The Pogoplug's original 97-second large-file read time with the older firmware might be an indication of the Pogoplug's full performance potential--as this time is even better than a number of the recent NAS devices we've looked at. However, its slower read performance with the new firmware and even its adjusted write performance show rather unimpressive performance. The product is still being tweaked with more firmware updates, so it will be interesting to see what kind of additional performance its developers can squeeze out of it.
We ran into a problem with our small-files performance test where our test results were wildly inconstant. Eventually, with the help of CloudEngines, we figured out that as our small-files workload is made up of JPG image files and the Pogoplog automatically creates thumbnails for uploaded images on the fly, the Pogoplug was likely devoting some of its resources to making thumbnails and therefore diverting some CPU cycles away from the file transfers. Unfortunately, we couldn't alter our test methodology at this point, as all of the comparison data was already generated from testing done during previous product reviews. We did our best to pause between test runs to give the device enough time to index uploaded images before we clobbered it with more images from subsequent test runs, but the upshot here is that our small-files transfer test is more of a measure of the Pogoplug's performance of transferring JPG image files than small files in general.

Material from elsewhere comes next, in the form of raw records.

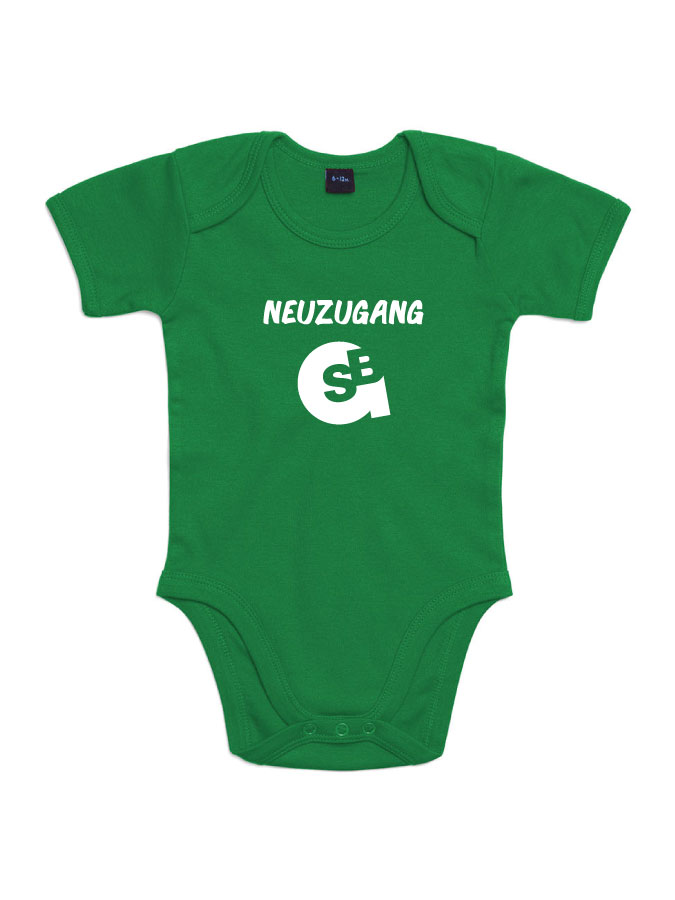 Baby Body Neuzugang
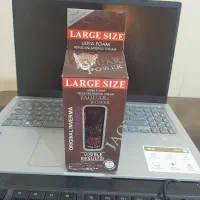 کرم افزایش سایز و تاخیری جگوار پاور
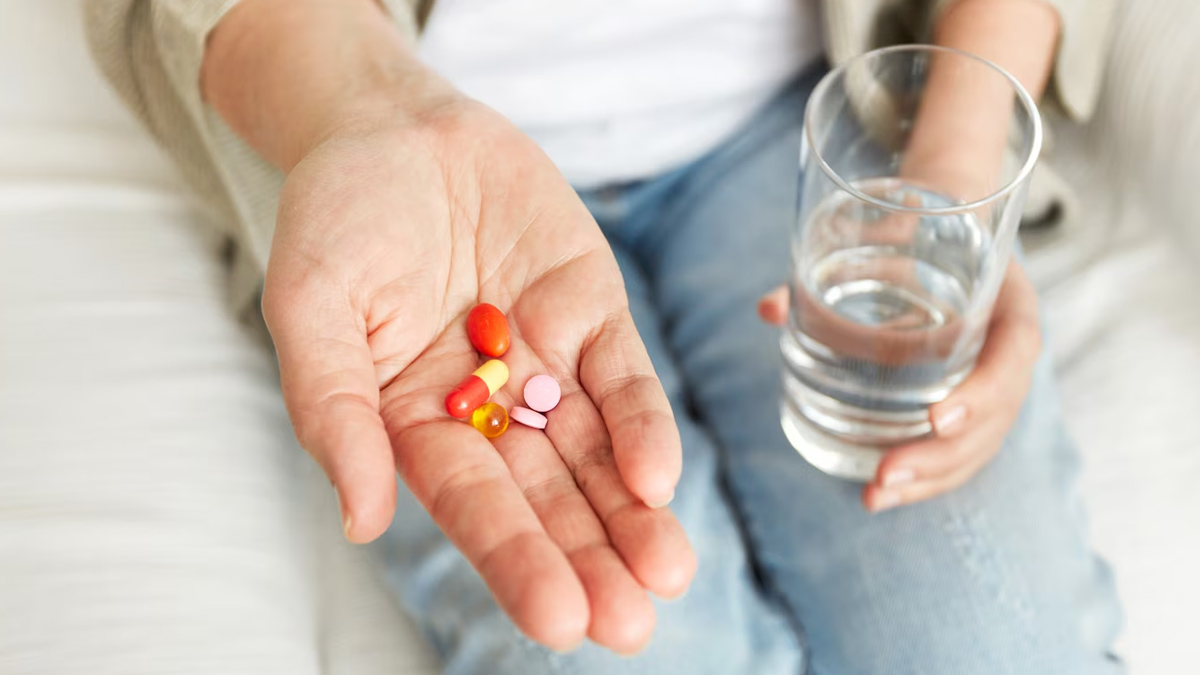 supplements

We experienced a minor improvement in performance with the small-files read and write performance when we upgraded the Pogoplug's firmware; but this performance was still lackluster when compared to the majority of NAS devices we've run this same test on. We decided to put together an ad-hoc test to measure the Pogoplug's small-files performance when it was transferring files that weren't images. This quickly-thrown-together workload consisted of a 266MB folder of 78 MP3 files that ranged in size from 1.98MB to 4.35MB. It is important to keep in mind that you can't directly compare the results from this ad-hoc test to any other results presented here, but we did see the promise of some potential speedy performance--the Pogoplug performed this set of small-files write in 23 seconds, and read the files in 16 seconds. The ad-hoc test results work out to be roughly 11.7MB/Sec (98.0Mb/Sec) for writing small files, and 16.8MB/Sec (140.5Mb/Sec) for reading small files. Once again, we get a glimpse at the potential of the Pogoplug's performance.